Breast cancer intrinsic subtypes: a critical conception in bioinformatics

Breast cancers have been uncovered by high-throughput technologies that allow the investigation at the genomic, transcriptomic and proteomic levels. In the early 2000s, the gene expression profiling has led to the classification of five intrinsic subtypes: luminal A, luminal B, HER2-enriched, normal like and basal-like. A decade later, the spectrum of copy number aberrations has further expanded the heterogeneous architecture of this disease with the identification of 10 integrative clusters (IntClusts). The referred classifications aim at explaining the diverse phenotypes and independent outcomes that impact clinical decision-making. However, intrinsic subtypes and IntClusts show limited overlap. In this context, novel methodologies in bioinformatics to analyse large-scale microarray data will contribute to further understanding the molecular subtypes. In this study, we focus on developing new approaches to cover multi-perspective, highly dimensional, and highly complex data analysis in breast cancer. Our goal is to review and reconcile the disease classification, underlying the differences across clinicopathological features and survival outcomes. For this purpose, we have explored the information processed by the Molecular Taxonomy of Breast Cancer International Consortium (METABRIC); one of the largest of its type and depth, with over 2000 samples.
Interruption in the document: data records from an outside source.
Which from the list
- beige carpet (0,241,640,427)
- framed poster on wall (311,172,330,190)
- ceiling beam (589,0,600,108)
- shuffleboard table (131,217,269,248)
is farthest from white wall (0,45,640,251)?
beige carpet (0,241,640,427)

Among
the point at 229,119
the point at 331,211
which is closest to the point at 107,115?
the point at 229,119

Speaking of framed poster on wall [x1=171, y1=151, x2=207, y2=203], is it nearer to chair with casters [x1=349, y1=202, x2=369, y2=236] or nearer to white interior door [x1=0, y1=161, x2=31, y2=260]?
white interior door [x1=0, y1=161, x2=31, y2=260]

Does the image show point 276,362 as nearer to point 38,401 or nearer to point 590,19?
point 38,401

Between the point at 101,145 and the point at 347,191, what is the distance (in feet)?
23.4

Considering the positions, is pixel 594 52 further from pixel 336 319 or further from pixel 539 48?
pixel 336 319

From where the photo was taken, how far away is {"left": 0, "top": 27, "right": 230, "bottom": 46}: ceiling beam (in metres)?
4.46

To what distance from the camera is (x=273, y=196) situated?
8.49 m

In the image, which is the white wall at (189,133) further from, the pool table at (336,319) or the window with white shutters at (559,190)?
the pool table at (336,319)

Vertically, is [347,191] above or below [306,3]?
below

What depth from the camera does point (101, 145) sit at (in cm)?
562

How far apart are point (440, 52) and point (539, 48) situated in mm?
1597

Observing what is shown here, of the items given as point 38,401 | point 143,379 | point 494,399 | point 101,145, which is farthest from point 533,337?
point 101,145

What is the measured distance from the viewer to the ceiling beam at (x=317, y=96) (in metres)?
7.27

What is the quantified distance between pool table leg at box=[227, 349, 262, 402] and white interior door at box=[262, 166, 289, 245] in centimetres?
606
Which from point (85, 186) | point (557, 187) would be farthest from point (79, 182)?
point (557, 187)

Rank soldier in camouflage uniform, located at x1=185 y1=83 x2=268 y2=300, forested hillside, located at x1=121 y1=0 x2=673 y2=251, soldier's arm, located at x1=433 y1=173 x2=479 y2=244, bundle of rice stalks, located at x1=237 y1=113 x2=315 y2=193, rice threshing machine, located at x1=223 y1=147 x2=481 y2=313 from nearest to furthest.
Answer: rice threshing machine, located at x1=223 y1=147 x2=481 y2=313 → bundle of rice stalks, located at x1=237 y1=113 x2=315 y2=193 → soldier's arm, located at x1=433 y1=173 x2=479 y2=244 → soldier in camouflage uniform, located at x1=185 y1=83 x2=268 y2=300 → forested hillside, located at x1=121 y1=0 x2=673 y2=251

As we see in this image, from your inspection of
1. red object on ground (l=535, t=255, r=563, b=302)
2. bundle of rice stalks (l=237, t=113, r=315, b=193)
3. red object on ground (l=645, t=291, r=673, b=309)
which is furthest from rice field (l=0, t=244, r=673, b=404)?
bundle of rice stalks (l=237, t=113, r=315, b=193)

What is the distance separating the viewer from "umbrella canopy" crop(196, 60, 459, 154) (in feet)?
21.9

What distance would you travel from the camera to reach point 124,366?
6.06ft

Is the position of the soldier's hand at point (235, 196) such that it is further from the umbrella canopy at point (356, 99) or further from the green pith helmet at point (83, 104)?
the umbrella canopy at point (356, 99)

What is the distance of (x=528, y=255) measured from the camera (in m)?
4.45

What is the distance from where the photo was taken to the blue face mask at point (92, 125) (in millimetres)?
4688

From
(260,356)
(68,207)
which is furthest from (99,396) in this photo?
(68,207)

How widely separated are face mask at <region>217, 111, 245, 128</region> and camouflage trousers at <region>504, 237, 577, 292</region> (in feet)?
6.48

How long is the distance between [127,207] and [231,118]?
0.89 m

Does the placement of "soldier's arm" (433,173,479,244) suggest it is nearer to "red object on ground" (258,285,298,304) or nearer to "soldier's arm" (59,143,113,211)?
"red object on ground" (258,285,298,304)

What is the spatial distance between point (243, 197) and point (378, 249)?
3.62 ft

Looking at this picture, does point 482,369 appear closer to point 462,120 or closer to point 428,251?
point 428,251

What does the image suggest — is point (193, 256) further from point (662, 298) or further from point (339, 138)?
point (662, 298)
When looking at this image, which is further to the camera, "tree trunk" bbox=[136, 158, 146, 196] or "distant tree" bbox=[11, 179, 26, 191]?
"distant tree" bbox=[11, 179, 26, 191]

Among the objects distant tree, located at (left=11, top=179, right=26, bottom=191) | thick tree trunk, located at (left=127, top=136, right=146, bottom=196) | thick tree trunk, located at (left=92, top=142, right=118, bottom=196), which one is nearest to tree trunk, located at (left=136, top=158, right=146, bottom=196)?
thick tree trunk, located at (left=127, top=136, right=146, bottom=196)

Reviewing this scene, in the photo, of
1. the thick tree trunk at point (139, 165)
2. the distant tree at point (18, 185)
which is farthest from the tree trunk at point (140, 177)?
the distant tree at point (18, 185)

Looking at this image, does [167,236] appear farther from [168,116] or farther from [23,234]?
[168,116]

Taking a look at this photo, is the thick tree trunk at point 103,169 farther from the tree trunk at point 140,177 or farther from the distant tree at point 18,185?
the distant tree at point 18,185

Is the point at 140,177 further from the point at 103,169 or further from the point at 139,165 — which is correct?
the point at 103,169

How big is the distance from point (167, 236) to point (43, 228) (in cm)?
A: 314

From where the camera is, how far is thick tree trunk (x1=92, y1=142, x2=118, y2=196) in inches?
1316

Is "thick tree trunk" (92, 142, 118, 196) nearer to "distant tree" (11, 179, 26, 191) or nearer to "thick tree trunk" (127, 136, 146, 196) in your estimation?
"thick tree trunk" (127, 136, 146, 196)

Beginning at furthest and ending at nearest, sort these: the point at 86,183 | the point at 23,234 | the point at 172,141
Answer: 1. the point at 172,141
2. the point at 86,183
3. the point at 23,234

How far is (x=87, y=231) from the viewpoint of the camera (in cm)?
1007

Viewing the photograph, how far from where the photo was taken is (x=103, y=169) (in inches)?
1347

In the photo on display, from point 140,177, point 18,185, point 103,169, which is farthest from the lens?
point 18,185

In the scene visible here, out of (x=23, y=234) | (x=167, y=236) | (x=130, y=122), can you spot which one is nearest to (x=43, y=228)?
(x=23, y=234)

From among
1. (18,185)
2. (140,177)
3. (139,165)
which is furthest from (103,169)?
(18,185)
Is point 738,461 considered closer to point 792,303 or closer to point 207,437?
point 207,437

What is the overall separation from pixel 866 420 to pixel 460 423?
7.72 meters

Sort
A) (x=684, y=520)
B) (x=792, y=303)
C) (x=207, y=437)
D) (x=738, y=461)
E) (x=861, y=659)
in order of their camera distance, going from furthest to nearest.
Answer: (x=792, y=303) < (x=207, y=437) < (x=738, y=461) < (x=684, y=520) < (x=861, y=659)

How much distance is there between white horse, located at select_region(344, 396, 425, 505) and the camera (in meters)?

A series of distinct approaches combining computer science, statistics, mathematics, and engineering have been applied in order to bring new insights to cancer biology. The translational strategy will facilitate a more efficient and effective incorporation of bioinformatics research into laboratory assays. Further applications of this knowledge are, therefore, critical in order to support novel implementations in the clinical setting; paving the way for future progress in medicine.